---------- Quoted passage
I found that the knock sensor must be installed and must be producing sound or the check engine light will come on so I looked for a suitable location which kept the ecu happy. In my case I took out one of the short inlet manifold top bolts and fitted the knock sensor there, with its original long bolt. It is a convenient position and within easy reach of the original connector.

The way I see it, it still has a direct sound path through to the block but the sound levels are slightly reduced because of the longer distance and sound diispersion.
There is still enough ambient noise at idle for the ECU to register within its parameters so it is working OK in this location but it is not picking up as much engine knock as in the original location at road speeds.

This approach is right on.....no ill effects, I relocated the knock sensor again, but on the empty bolt hole, same 12mm head, about six inches to driver's side, where engine flange meets the transaxle housing. Aligned the pigtail at same angle as original install, must be a directional microphone, the sensor, which based on Subaru service manual is 60 degrees in relation to the line of forward vehicle direction. Mounting surface is smaller than large area prepared by Subaru, so distance plus mating surface reduced amount of available noise to sensor and timing retardation due to "phantom knock". Torqued the bolt 17.4 ft. lbs. per Subaru, and seems that OEM original install used LokTight but you can forgo that right now as the service manual did not call for it. Did the ECU restart procedure per manual, idle for 5 minutes with A/C on, off 5 minutes, restart with A/C off for 5 minutes, then shut down. Drove car at varying speeds then for about ten miles and it was a different monster with no hesitation at tip-in throttle and definitely more punch. Idle rpm at stop was about 500 w/o A/C, but frankly can't remember what it was previously.....:!:

You also have to have the engine surge, brake boost vacuum loss problem also with Subies (surge plus brake pedal sink), so Idle Control Valve cleaning in order if that persists.

Now regarding "phantom knock".......it's a Subie thing similar to the Gti-R Pulsar problem.....So essentially the the Denso will solve the problem once the knock sensor is relocated......just gave away thousands of dollars of free tuning advice, again ROM tuning is NOT necessary :!:
Image

Posted: September 26th, 2006, 1:10 pm
by JWT
boi people beleive in rom tuning and i do not see how that can be better than a reflash
after all reflash people have years and went through many cars

but it is trini :lol: :lol: :lol:

aye polydor i sent u a pm but just post the stock boost level for an sti
i know it to be 1 bar or 14.7 psi
:mrgreen: :mrgreen:

Posted: September 26th, 2006, 1:14 pm
by IMPREZZING
Polydor wrote

Now regarding "phantom knock".......it's a Subie thing similar to the Gti-R Pulsar problem.....So essentially the the Denso will solve the problem once the knock sensor is relocated......just gave away thousands of dollars of free tuning advice, again ROM tuning is NOT necessary :!:

What is this phantom knock and what is the Denso?also what if some severe knock develops and the ecu detects less due to the new position of the knock sensor ?
--------------------
---------- Information shown
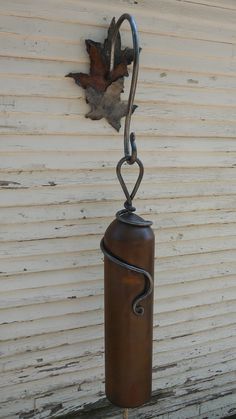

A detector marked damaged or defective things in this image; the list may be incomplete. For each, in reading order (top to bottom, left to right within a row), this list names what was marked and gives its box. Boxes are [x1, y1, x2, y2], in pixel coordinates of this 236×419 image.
--------------------
What you will do =>
**1)** List each step of the ECU restart procedure in order, as the forum thread on relocating the knock sensor describes it.
**2)** Write the next part of the forum thread on relocating the knock sensor, picking up right after its last post.

Task results =>
**1)**
1. Idle for 5 minutes with the A/C on.
2. Turn the engine off for 5 minutes.
3. Restart and idle for 5 minutes with the A/C off.
4. Shut down.

**2)**
Posted: September 26th, 2006, 1:22 pm
by riderz
Hey Rom tuning and reflashing is the same thing. ROM tuning means you are tuning the car by reflashing the ECU. DUHHHH. ECUTEK does the same thing, tune the ROM by reflashing it. I prefer to use the term ROM tune because it explains what I am doing, tuning for performance. Reflashing is just the action to do that.

Posted: September 26th, 2006, 2:07 pm
by X2
and all this has what to do with boost controllers again ?

Posted: September 26th, 2006, 2:20 pm
by Polydor
Phantom knock basically is a audible noise that the knock sensor is picking up that isn't knock......a prone problem to the Scubie due to it's sensor placement......well my view...... :lol:

Posted: September 26th, 2006, 2:29 pm
by IMPREZZING
^^^thanks ,might try to reposition it as you did .nice idea by the way.

Posted: September 26th, 2006, 2:32 pm
by InDeForest
Polydor the fuel cut is triggered by the MAP sensor in the case of too high boost/damaged wastegate lines, independent of the knock sensor activated 'safe mode', which is ignition retard and lowered boost via the wastegate control solenoid.

Posted: September 26th, 2006, 2:37 pm
by Bezman
RS, don't talk scooby until you own one.


i dont understand why you cal;led me out on this

i never said anything about svooby or subarus etc, i stated MY personal hands on experiences with boost controllers and what i found was easiest to install and set up :roll:

i never commneted on fuel / map / knock etc.. so you can go take a chill pill...

Posted: September 26th, 2006, 2:44 pm
by DrunkenMaster16
'Advice needed on subrau's and boost controllers'

Keyword there 'subaru's', not just any turbo car or some other brand. This guy has a subaru, were talking what works and whats safe with subaru's.

just slapping on a boost controler and raising the boost won't allow the stock ecu to do its job of detecting knock and retarding the timing and cutting back on the boost as it should. Infact it will cause damnage to have a aftermarket boost controler setup on a scoobie thats reading knock. 8-)

Posted: September 26th, 2006, 2:53 pm
by Bezman
yawnnn


TRINIOUTLAW wrote:
...but I install the Profec B Spec II in the US Spec all the time without any problems.



:popcorn:

and you can install a boost controller (one like i reccomended or any kind) and then compensate for fuel / ignition / boost cuts etc with another device (S'AFC, ECUTEk or whatever scooby guys use), JUST LIKE MOST IF NOT ALL CARS when you rasie the boost...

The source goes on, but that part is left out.